Storage and ordering strategy in move generation

Fguy64 · Post by **Fguy64** » Sun Jan 24, 2010 7:34 pm

In my engine, I have taken a square-centric approach as opposed to a piece-centric approach. So in my move generation scheme, there are four pieces of information that are stored together in a single integer. These are source and target squares, promotion piece, and a sort key for those lists that are ordered. The sort key occupies the most significant bits of the integer, to facilitate sorting of a list of moves. So a list of candidate moves for a given node is a one dimensional array of integers. Come hell or high water, I'm sticking with this plan for now.

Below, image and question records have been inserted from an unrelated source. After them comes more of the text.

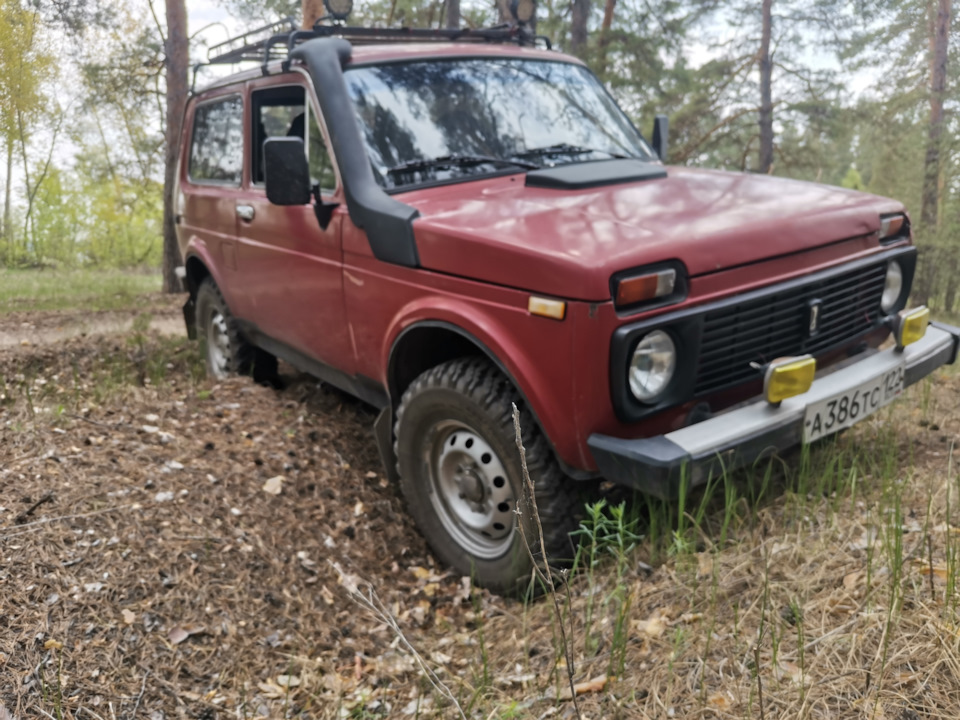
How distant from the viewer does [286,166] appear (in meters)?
3.70

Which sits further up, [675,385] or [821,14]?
[821,14]

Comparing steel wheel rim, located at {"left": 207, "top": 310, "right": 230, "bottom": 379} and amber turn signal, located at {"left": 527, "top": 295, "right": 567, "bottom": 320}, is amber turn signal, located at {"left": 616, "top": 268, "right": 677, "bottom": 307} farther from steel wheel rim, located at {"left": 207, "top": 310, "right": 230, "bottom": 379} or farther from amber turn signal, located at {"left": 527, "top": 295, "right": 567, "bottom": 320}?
steel wheel rim, located at {"left": 207, "top": 310, "right": 230, "bottom": 379}

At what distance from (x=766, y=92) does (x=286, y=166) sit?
Answer: 11259 mm

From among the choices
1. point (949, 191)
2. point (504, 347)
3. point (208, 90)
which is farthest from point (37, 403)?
point (949, 191)

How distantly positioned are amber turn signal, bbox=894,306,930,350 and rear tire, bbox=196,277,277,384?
3.97 m

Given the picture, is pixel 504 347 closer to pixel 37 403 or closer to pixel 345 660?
pixel 345 660

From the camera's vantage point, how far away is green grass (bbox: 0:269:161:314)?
755 cm

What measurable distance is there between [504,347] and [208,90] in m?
3.79

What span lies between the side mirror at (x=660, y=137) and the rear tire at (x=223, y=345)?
2.99m

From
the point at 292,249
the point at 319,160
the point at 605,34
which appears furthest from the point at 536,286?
the point at 605,34

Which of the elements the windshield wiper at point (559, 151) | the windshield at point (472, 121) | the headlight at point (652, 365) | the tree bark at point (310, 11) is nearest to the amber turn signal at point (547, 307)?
the headlight at point (652, 365)

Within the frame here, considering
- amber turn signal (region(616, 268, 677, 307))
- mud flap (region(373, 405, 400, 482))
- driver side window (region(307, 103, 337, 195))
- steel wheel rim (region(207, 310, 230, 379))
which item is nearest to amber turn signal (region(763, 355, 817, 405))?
amber turn signal (region(616, 268, 677, 307))

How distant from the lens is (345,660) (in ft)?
10.2

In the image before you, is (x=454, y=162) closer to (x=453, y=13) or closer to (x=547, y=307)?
(x=547, y=307)
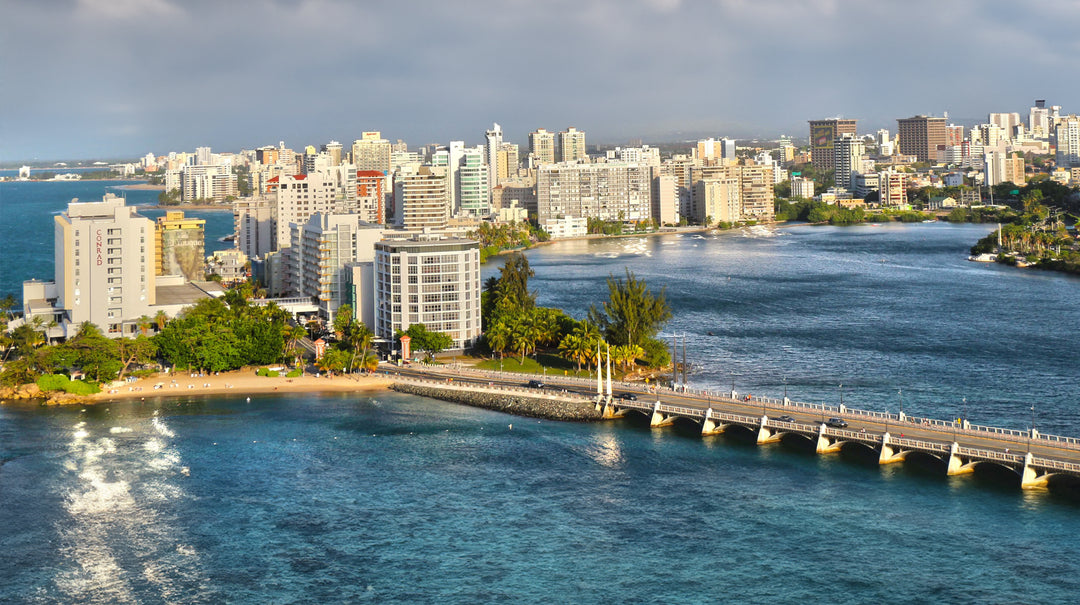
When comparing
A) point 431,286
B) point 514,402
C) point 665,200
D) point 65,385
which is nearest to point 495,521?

Currently, I am doing move ordering on captures and promotions only. Thus only a small percentage of moves get ordered. So, I maintain two arrays of candidate moves, Those moves that will be ordered, and those moves that won't. This means that in alphaBeta search, there are two more or less identical blocks of code, that differ only in the list of moves that are being searched. I maintain two arrays so I don't have to sort moves that aren't going to be ordered anyway. This approach seems to work quite well.

I am aware that there are additional ordering criteria besides just captures. So I'm wondering if I shouldn't just switch to one array now, and sort the whole list. As my program becomes more sophisticated, I expect that maybe more and more moves will be ordered, and there might be little point in maintaining both an ordered and an unordered list.

How do other people handle this?

hgm · Post by **hgm** » Sun Jan 24, 2010 7:53 pm

In HaQiKi D I use a move stack that consists of blocks of ~200 moves, one block per ply level. So I have a ' frame pointer' into this stack that is incremented by 200 each time I enter search. I then start two stacks from this frame pointer, one for the non-captures that grows upward, another for the capture that grows downward. That way I get a single contiguous block of moves, (from firstCapture to lastNonCapture) with the captures leading. I then only sort the part (firstCapture to framePointer).

I also put the sort key in the high byte of the move word. I use the spare byte to flag and encode non-standard moves, such as promotions, castlings, pawn double-pushes, e.p. captures. In the hash table I store this extra byte rather than the real to-square, as the to-square can be obtained from the flags byte by a simple table lookup. (The off-board squares coding for special moves).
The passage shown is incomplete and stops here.